Glamour Of The Kill are a bit like Marmite, you’ll either love them, or you’ll, like me, catastrophically hate them. They are in fact just another metal band playing at Bullet For My Valentine and dressing up as Escape The Fate. Although ‘The Summoning’ is GOTK‘s debut full-length, they’re by no means a new band. Having burst onto the scene with their self-titled EP in 2008, the band have built a loyal fanbase throughout the UK and secured support slots for the likes of Dragonforce and Avenged Sevenfold.
As ‘The Summoning’ bursts into opener ‘If Only She Knew’, it doesn’t seem to be too bad. Although displaying a clear lack of originality, the riff is catchy and dirty enough to capture your full attention and keep your foot tapping. Unfortunately though, the vocals burst in. GOTK seem to be cursed with a bad Matt Tuck impersonator, who sucks all character out of the songs with his whiney melody lines. Not only this, but the lyrical content is very basic and, at times, cringeworthy.
Choked with unnecessary guitar solos even the most enthusiastic of air guitarists would get sick of, this is an album which can only be described as incredibly irritating. Finding it hard to distinguish one song from the other, Glamour Of The Kill have created an album which sounds as if they’ve used the same chord progression for every song. When third song and leading single ‘Feeling Alive’ drones in, I feel as though I’ve just listened to the exact same song.

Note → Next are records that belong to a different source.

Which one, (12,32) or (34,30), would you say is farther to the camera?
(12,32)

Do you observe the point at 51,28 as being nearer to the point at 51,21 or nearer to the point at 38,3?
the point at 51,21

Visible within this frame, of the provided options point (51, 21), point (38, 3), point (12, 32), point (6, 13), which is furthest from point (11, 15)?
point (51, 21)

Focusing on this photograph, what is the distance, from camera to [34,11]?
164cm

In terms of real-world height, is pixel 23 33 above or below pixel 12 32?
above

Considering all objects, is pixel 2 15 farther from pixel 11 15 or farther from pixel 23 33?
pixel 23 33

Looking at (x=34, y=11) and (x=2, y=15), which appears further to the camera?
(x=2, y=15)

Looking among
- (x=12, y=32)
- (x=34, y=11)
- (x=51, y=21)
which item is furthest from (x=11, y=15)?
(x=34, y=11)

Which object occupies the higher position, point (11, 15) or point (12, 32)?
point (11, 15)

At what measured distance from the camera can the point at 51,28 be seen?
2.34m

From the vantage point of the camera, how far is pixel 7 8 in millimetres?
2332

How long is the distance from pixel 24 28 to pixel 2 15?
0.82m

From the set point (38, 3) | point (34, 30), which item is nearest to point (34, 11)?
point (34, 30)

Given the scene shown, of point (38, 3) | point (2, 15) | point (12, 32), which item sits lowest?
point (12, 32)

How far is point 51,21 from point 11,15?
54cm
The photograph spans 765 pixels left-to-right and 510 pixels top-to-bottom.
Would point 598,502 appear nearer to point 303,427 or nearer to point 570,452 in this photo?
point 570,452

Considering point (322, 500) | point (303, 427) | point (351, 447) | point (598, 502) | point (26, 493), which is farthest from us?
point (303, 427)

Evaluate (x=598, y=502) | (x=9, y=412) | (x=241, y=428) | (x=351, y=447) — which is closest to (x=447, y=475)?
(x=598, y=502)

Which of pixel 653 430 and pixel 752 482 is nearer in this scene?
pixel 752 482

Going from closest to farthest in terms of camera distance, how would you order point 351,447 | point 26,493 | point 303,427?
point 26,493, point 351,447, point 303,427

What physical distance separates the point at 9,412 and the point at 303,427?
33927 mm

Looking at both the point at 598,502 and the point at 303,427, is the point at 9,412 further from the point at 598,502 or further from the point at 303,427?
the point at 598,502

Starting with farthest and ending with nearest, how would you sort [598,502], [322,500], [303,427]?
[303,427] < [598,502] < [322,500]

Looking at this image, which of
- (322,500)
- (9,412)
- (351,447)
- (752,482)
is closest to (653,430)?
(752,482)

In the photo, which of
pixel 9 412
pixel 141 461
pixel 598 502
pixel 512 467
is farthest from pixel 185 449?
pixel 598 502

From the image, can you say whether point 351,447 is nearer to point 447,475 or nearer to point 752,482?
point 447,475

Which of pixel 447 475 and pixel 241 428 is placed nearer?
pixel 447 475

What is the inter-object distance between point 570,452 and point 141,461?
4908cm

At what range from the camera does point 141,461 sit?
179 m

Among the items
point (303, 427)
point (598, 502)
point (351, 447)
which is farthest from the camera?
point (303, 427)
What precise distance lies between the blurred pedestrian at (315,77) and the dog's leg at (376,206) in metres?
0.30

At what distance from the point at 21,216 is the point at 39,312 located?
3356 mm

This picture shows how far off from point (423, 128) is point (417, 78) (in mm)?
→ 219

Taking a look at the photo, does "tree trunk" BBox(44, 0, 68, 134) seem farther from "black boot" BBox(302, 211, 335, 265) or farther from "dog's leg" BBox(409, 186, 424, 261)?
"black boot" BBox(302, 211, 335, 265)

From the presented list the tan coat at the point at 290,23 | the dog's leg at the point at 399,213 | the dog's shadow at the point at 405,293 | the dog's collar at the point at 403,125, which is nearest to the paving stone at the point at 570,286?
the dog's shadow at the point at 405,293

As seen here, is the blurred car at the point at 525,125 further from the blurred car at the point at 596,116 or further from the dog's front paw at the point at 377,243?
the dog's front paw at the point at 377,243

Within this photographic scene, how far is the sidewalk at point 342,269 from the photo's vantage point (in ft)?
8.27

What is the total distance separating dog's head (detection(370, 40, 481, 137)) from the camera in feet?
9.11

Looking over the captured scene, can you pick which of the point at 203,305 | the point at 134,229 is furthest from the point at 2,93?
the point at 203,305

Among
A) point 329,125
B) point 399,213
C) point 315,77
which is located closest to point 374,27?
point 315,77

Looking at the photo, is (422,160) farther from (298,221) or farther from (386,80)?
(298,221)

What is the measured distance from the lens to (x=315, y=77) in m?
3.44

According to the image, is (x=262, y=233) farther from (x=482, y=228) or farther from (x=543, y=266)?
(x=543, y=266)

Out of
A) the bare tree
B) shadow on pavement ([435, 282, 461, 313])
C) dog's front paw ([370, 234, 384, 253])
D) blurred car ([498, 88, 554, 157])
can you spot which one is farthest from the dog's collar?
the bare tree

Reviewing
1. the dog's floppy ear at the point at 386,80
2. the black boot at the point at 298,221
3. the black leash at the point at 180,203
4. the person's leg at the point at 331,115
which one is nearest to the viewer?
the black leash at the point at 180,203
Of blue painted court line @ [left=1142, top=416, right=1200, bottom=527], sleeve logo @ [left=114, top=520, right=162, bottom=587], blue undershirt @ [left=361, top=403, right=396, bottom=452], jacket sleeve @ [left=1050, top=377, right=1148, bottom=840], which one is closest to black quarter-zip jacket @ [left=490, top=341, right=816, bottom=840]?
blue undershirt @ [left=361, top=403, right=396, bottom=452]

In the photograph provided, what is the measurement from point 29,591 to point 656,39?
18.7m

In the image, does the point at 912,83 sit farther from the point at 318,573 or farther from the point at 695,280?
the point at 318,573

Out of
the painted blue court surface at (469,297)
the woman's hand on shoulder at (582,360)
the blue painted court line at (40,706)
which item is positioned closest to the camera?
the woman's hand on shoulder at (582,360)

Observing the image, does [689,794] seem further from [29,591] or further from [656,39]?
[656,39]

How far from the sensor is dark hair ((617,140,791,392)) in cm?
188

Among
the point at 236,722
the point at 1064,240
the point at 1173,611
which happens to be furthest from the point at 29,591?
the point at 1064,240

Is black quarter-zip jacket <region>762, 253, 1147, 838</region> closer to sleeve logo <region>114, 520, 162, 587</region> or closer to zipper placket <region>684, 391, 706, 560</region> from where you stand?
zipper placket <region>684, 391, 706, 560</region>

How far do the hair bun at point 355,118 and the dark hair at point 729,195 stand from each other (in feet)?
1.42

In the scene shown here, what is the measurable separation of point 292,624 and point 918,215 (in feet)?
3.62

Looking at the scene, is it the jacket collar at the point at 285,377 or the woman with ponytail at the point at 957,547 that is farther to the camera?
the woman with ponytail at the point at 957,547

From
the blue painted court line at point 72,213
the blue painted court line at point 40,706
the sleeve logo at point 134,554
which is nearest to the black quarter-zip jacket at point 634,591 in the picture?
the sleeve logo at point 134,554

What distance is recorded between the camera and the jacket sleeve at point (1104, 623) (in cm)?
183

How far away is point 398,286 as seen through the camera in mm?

Although there is no escaping that, individually, they are very talented musicians, the sheer lack of creativity over powers what they are capable of. If every part of my body didn’t hate their sound so much, I would say it’s a shame, but to create such a boring album and still have an aroma of arrogance floating around them is nothing short of astounding. Yes, they have an audience, but for how long? GOTK will inevitably diminish into a cloud of dry ice and hairspray eventually, leaving behind not a scent to remember them by. But for now they can join the long list of bands trying to make a name for themselves in metalcore, a genre overwhelmed by good intentions but poor results.